Ekin: Bak bu hoşuma gitti.

Ekin: Geldim güzelim geldim, evdeyim şu an.

Ekin: Çektiğim fotoğraflara bakıyordum. Şunun güzelliğine baksana.

Ekin:

Siz: Gelecekteki fotoğrafçımı buldum djjdjdjdj

Siz: Cidden güzel çıkmış.

Siz: De sen bunu hangi ara çektin?

Ekin: Bilmem fjdjjddj

Hani bunu bensiz eve almayacaklardı?

Dünya üzerindeki tek mal olarak bir ben inanırdım zaten buna.

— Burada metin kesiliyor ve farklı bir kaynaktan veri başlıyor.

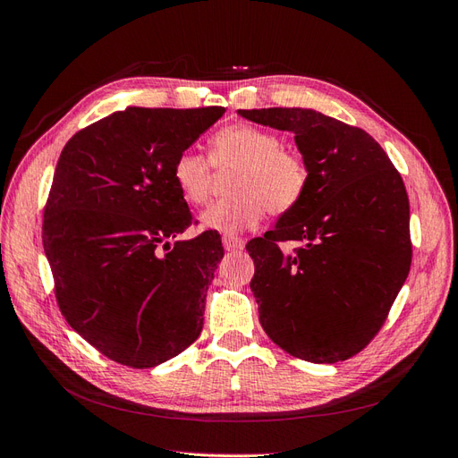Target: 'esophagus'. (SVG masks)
Wrapping results in <instances>:
<instances>
[{
  "instance_id": "34e87169",
  "label": "esophagus",
  "mask_w": 458,
  "mask_h": 458,
  "mask_svg": "<svg viewBox=\"0 0 458 458\" xmlns=\"http://www.w3.org/2000/svg\"><path fill=\"white\" fill-rule=\"evenodd\" d=\"M221 242H224V248H225L227 252L242 250V246H244V241L239 239V237H233V234H224V239H221Z\"/></svg>"
}]
</instances>
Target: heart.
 Wrapping results in <instances>:
<instances>
[{"mask_svg":"<svg viewBox=\"0 0 458 458\" xmlns=\"http://www.w3.org/2000/svg\"><path fill=\"white\" fill-rule=\"evenodd\" d=\"M216 170L234 168L229 192L200 216L202 225L234 234L254 229L266 216H283L306 195L310 170L298 152L281 147V137L250 123H233L210 140L208 158L197 150H182L174 160L172 177L185 202L199 206L208 199Z\"/></svg>","mask_w":458,"mask_h":458,"instance_id":"1","label":"heart"}]
</instances>
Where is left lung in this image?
<instances>
[{"label": "left lung", "mask_w": 458, "mask_h": 458, "mask_svg": "<svg viewBox=\"0 0 458 458\" xmlns=\"http://www.w3.org/2000/svg\"><path fill=\"white\" fill-rule=\"evenodd\" d=\"M239 114L293 131L310 170L300 204L246 244L259 323L303 361H345L378 335L411 269L403 179L367 131L317 110ZM281 242L297 248L284 255Z\"/></svg>", "instance_id": "1"}]
</instances>
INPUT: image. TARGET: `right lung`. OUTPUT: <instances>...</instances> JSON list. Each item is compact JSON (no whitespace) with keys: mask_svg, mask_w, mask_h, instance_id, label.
I'll list each match as a JSON object with an SVG mask.
<instances>
[{"mask_svg":"<svg viewBox=\"0 0 458 458\" xmlns=\"http://www.w3.org/2000/svg\"><path fill=\"white\" fill-rule=\"evenodd\" d=\"M224 106H130L64 145L41 241L66 323L113 361L150 369L200 335L217 231L174 241L195 224L172 165Z\"/></svg>","mask_w":458,"mask_h":458,"instance_id":"add662e5","label":"right lung"}]
</instances>
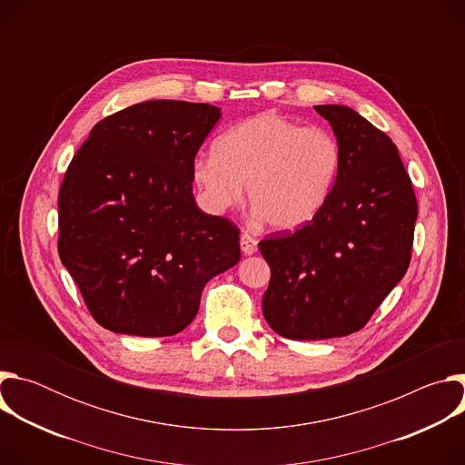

Siz: Bu arada seni bu saatte eve aldıklarına göre sizinkilerin ben krizi geçmiş?

Ekin: Tövbe haşa asla

Ekin: Yarın geleceksin ya yemeğe, o yüzden girebildim evime.

Siz: Ne yemeği? Ne yarını be?

Ekin: Merak etme yemeği benim aksime annem yapacak

Ekin: Zehirlenmez ihtimalin yok yani.

Siz: Evet şaka olduğunu söylediğin kısma gelmek istiyorum artık.

Ekin: Şaka değil güzelim.

Siz: Biz seninle sevgili değiliz Ekin farkında mısın?

Siz: Ailenle tanışmak çok ilerisi demek.

Ekin: Sevgilim olmasan bile konuştuğum kızsın Başak. Senin için belki o kadar değerli değildir ama benim için her şey bu.

Siz: Bu bana sormadan ailene yemek sözü verdiğini değiştirmiyor.

Ekin: Tamam söylerim, gelmiyor diye.

Ekin: Canını sıkmana gerek yok.

Siz: Canımı sen sıkıyorsun Ekin.

Mesaj görüldü de kalırken oflayarak başımı dizlerime yasladım. Her şey bu kadar üst üste gelemezdi.

"Kızım baban çağırıyor. Hadi gel sofraya."

Sinirden gözlerim dolarken hızla yatağımdan doğruldum. Kenarda duran çantama bir kaç parça kıyafet koyup sırtıma astım.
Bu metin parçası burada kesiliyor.